Wednesday, October 19, 2016
The Accountant 
CNS/USCCB (J. McCarthy) review
Crippled Scholar blog review
LA Times (J. Rodenberg) article on film's portrayal of autism
Los Angeles Times (K. Turan) review
RogerEbert.com (G. Kenny) review
AVClub (A.A. Dowd) review
The Accountant  (directed by Gavin O'Connor, screenplay by Bill Dubuque) is a quite violent (Parents note that the R-rating here is definitely justified) fantasy that _in a certain way_ does "have its heart in the right place."
The film's hero is a 30-something male on the Autism spectrum going by the pseudonym Christian Wolff (played by Ben Affleck) whose father (played by Robert C. Treveiller) "a military man," gave him "a unique upbringing": Rather than conceding to lower expectations for his son, he instead raised him in a manner that fascinatingly challenges him (as the U.S. Army's slogan has been) "to be all that [he] can be."
So dad raised him:
(1) focusing on his strengths. Indeed, those on the Autistic spectrum are often famously "focused." So dad had his son focus both on numbers (he becomes an accountant) and ... (as part of a more general formation for self-defense "Son, you need to learn to defend yourself. Society does not like people who are different") ... on sharp-shooting. (He also gives him and his non-Autistic brother martial arts training), and
(2) with at least a basic sense of morality: to (a) choose to "independence" (or at least trying) to "accepting failure / victimhood", and to (b) be loyal, at least to family.

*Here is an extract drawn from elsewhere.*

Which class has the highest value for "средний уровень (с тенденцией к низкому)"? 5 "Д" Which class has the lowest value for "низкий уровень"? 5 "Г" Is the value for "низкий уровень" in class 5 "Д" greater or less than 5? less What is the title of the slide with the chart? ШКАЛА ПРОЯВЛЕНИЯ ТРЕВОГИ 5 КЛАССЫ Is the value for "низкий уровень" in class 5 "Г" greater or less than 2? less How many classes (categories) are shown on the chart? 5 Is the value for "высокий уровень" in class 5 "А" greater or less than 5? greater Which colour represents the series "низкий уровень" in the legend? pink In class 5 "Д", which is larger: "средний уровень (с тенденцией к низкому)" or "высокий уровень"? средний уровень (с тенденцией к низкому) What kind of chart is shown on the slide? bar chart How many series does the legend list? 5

So, in the story, Christian becomes a ... really good (if "off the radar / off the books" ;-) accountant, the kind of accountant who perhaps wouldn't be "mainstream" but if one "had a problem" and _didn't_ necessarily want "to go to BDO" (a fairly famous international accounting firm) he'd be a pretty good guy to go to ...
That, of course, gets him involved with all kinds of shady characters -- drug traffickers, arms-dealers, etc -- and eventually catches the attention of U.S. Treasury officials (played quite well by J.K. Simmons and Cynthia Addai-Robinson) who come to wonder "who the heck is this guy?" who they find in surveillance photos with all kinds of unsavory types / mobsters.
Much then ensues ...
It's a Jason Bourne-y fantasy: What if "an accountant" who's "on the Autism spectrum" was _also_ "brought-up to be Kick-A ...?"
But there are aspects of the premise of the story that are IMHO fascinating: What if Christian's tough guy / army dad was at least partly right? Okay, his son had autism. But rather than "just cry" why not help him to still be "All that you can be"?